**TEXT PASSAGE**
## begin
Inland Real Estate Corporation
Sticker Supplement
Supplement No. 6 to the Company's Prospectus discloses information regarding
three recently completed acquisitions of property and updates certain
information in the sections of the Prospectus headed "Management", "Real
Property Investments", "Plan of Distribution" and "Distribution Reinvestment
and Share Repurchase Programs". Unless otherwise defined, capitalized terms
used herein shall have the same meaning as in the Prospectus.
The Company's Board of Directors, including a majority of the Independent
Directors, has approved an extension of the Advisory Agreement between the
Company and the Advisor for an additional one-year period.
The Company's Board of Directors, including a majority of the Independent
Directors, has approved an extension of the term of the Management Agreement
for an additional one-year period.
On December 15, 1997, the Company completed the acquisition of a 62,344 square
foot Single User Retail Center known as Countryside Shopping Center located at
Joliet Road and Willow Springs Road in Countryside, Illinois for approximately
$2,300,000. The center was purchased from an unaffiliated third party.
On December 19, 1997, the Company completed the acquisition of a 40,965 square
foot Neighborhood Retail Center known as Terramere Plaza located at Lake-Cook
Road and Arlington Heights Road in Arlington Heights, Illinois for a purchase
price of approximately $4,405,000. The Plaza was purchased from an
unaffiliated third party
On December 22, 1997, the Company completed the acquisition of a 11,160 square
foot Neighborhood Retail Center known as Wilson Plaza located at Wilson Street
and Prairie Street in Batavia, Illinois for a purchase price of approximately
$1,290,000. The Plaza was purchased from an unaffiliated third party.
The Company commenced the best efforts offering on July 14, 1997, and as of
December 17, 1997, the Company had accepted subscriptions for 8,513,339 shares
($77,045,716 net of Selling Commissions, the Marketing Contribution and the Due
Diligence Expense Allowance Fee). Inland Securities Corporation, an Affiliate
of the Advisor, serves as dealer-manager of the Offering and is entitled to
receive selling commissions and certain other amounts. As of December 17,
1997, Inland Securities Corporation was entitled to receive commissions, the
Marketing Contribution and the Due Diligence Expense Allowance Fee totaling
$7,047,607 in connection with the Offering. An Affiliate of the Advisor is
also entitled to receive Property Management Fees for management and leasing
services.
## end
Questions about scenes in images:
## begin
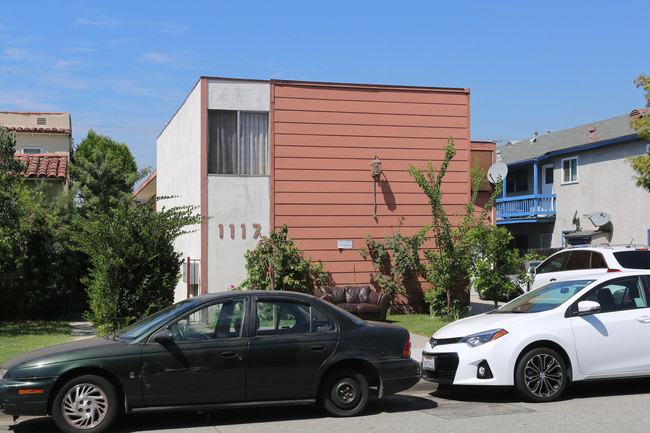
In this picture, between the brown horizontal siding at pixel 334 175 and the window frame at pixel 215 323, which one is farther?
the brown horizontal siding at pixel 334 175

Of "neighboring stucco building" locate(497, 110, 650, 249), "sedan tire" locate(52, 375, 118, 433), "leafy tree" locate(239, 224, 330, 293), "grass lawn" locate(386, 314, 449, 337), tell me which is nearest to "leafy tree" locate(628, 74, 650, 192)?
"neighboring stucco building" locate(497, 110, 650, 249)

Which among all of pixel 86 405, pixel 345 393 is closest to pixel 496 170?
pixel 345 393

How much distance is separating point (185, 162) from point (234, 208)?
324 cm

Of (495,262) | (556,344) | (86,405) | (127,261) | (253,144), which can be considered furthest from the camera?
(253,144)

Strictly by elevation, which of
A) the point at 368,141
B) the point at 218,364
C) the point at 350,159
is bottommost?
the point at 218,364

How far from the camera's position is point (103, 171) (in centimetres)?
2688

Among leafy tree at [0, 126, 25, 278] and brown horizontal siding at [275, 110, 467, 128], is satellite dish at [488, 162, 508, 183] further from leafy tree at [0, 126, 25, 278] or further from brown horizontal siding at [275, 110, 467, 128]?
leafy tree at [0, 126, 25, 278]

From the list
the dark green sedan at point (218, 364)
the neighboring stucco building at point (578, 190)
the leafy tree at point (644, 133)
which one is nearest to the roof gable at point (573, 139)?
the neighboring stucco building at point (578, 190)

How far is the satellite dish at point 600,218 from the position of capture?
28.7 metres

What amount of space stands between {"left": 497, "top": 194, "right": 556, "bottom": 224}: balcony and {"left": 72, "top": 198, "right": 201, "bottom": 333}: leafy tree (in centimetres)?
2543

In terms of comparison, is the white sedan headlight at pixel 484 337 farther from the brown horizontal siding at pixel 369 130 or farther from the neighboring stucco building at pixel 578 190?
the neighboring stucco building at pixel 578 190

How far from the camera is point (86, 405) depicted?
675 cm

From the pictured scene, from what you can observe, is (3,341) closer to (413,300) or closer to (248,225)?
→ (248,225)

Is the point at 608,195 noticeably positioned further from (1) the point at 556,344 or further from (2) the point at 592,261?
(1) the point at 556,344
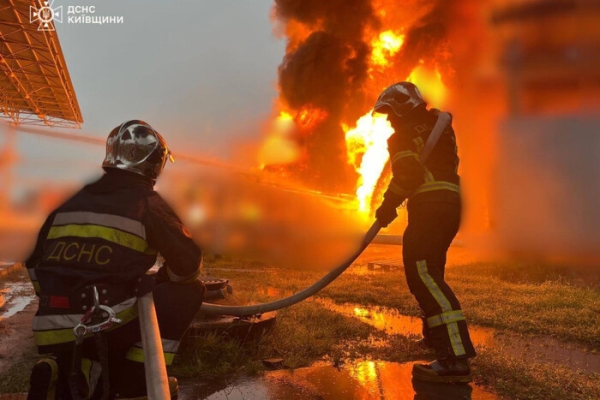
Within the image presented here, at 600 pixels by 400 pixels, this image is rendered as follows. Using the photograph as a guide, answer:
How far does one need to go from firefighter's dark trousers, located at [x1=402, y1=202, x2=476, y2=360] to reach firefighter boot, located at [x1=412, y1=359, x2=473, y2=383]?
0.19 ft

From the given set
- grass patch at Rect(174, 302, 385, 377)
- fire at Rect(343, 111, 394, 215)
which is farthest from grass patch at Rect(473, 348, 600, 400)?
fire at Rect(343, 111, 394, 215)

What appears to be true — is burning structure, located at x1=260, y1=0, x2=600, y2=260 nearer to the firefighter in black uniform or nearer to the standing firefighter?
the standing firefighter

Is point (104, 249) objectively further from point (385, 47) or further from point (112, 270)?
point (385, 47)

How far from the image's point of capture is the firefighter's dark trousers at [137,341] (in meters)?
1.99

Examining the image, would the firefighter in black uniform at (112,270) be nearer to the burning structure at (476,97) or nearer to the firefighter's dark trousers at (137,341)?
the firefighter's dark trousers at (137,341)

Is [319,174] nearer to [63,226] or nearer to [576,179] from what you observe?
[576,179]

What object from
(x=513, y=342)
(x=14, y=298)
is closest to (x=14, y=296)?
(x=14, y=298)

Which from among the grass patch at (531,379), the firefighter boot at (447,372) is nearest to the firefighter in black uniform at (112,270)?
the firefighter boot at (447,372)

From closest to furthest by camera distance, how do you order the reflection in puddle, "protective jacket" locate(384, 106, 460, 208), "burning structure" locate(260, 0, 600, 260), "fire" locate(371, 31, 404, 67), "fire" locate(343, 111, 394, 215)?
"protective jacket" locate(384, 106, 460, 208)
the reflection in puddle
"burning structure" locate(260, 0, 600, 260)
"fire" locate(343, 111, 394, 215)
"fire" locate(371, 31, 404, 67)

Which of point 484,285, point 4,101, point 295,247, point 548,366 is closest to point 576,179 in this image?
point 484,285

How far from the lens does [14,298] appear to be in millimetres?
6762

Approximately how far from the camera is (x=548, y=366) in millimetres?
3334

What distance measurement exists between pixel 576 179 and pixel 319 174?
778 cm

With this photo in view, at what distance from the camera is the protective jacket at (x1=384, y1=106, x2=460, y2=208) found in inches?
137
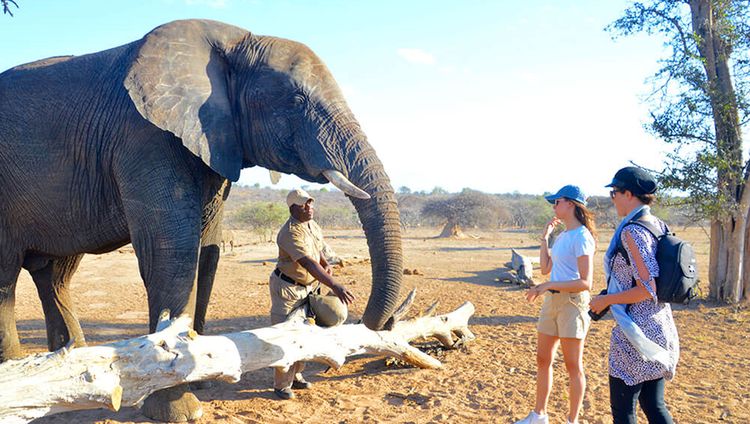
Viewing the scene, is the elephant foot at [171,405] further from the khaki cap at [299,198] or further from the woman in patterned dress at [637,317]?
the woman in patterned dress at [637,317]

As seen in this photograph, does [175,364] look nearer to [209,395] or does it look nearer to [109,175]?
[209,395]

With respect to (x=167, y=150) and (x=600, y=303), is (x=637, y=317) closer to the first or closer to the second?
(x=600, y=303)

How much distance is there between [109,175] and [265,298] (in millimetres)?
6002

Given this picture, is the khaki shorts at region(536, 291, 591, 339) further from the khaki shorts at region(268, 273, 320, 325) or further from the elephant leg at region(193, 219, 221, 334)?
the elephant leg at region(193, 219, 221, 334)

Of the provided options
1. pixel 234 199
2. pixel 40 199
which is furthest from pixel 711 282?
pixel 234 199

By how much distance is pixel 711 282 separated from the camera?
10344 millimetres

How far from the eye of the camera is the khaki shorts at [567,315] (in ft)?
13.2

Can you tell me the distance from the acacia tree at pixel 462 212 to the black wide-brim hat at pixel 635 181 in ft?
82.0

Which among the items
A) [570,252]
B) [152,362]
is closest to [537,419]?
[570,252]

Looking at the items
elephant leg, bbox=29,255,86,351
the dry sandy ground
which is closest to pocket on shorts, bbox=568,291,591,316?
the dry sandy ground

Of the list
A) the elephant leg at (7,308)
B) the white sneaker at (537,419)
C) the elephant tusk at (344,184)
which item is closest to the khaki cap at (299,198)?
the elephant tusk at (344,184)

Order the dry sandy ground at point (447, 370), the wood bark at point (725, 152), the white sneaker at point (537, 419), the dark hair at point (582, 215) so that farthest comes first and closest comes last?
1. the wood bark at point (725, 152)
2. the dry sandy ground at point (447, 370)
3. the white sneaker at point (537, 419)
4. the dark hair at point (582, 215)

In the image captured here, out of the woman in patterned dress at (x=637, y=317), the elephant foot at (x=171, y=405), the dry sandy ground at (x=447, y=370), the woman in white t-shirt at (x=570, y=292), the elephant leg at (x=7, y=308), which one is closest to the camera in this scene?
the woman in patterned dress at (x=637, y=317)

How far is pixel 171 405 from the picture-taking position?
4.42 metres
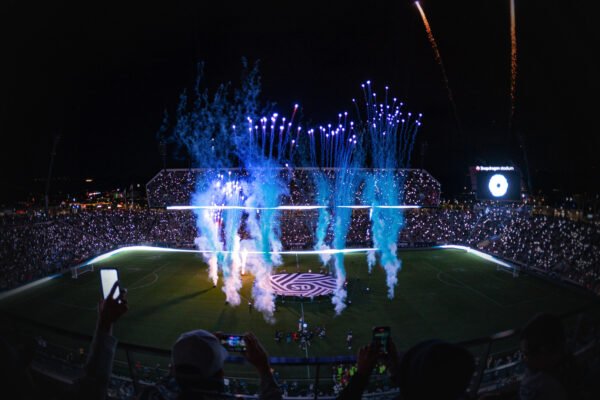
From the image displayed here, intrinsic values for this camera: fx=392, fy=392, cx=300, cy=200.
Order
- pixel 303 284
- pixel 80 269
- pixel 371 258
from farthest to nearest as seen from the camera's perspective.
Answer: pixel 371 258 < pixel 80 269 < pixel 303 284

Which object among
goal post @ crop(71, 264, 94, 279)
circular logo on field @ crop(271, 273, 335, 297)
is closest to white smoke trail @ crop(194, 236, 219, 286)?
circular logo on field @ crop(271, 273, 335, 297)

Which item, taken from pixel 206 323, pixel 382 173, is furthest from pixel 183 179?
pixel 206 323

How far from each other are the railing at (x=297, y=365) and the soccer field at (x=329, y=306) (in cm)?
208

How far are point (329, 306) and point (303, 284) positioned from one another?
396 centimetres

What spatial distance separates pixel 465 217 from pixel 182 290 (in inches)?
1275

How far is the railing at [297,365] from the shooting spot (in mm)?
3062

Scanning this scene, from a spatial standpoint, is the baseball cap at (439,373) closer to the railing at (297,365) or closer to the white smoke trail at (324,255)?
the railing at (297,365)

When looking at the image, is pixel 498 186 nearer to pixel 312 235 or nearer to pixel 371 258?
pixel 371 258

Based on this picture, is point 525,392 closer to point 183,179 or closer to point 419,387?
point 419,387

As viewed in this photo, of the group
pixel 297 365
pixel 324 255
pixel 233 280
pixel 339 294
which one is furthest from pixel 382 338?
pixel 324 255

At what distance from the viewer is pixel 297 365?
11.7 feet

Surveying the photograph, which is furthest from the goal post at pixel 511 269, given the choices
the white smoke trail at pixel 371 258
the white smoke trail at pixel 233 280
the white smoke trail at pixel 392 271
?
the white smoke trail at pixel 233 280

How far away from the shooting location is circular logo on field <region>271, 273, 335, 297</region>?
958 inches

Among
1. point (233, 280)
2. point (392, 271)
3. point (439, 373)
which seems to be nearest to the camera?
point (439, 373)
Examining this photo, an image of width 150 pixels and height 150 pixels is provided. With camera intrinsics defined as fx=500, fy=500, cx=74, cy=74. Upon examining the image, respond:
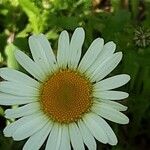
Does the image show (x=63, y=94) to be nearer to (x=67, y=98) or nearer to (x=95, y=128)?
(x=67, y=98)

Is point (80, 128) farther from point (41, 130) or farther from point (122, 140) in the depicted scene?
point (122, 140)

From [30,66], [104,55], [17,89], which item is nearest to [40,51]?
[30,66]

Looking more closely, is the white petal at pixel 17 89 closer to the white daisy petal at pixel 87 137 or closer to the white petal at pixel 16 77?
## end
**REQUIRED WORK**
(a) Quote the prospectus supplement between "On December 19, 1997, the" and "Plaza was purchased from an unaffiliated third party.", inclusive.
(b) Render this sentence from the prospectus supplement in Spanish: "The Company's Board of Directors, including a majority of the Independent Directors, has approved an extension of the term of the Management Agreement for an additional one-year period."

**TASK SOLUTIONS**
(a)
On December 19, 1997, the Company completed the acquisition of a 40,965 square
foot Neighborhood Retail Center known as Terramere Plaza located at Lake-Cook
Road and Arlington Heights Road in Arlington Heights, Illinois for a purchase
price of approximately $4,405,000. The Plaza was purchased from an
unaffiliated third party
On December 22, 1997, the Company completed the acquisition of a 11,160 square
foot Neighborhood Retail Center known as Wilson Plaza located at Wilson Street
and Prairie Street in Batavia, Illinois for a purchase price of approximately
$1,290,000. The Plaza was purchased from an unaffiliated third party.

(b) El Consejo de Administración de la Compañía, incluida una mayoría de los Consejeros Independientes, ha aprobado una prórroga del plazo del Contrato de Gestión por un período adicional de un año.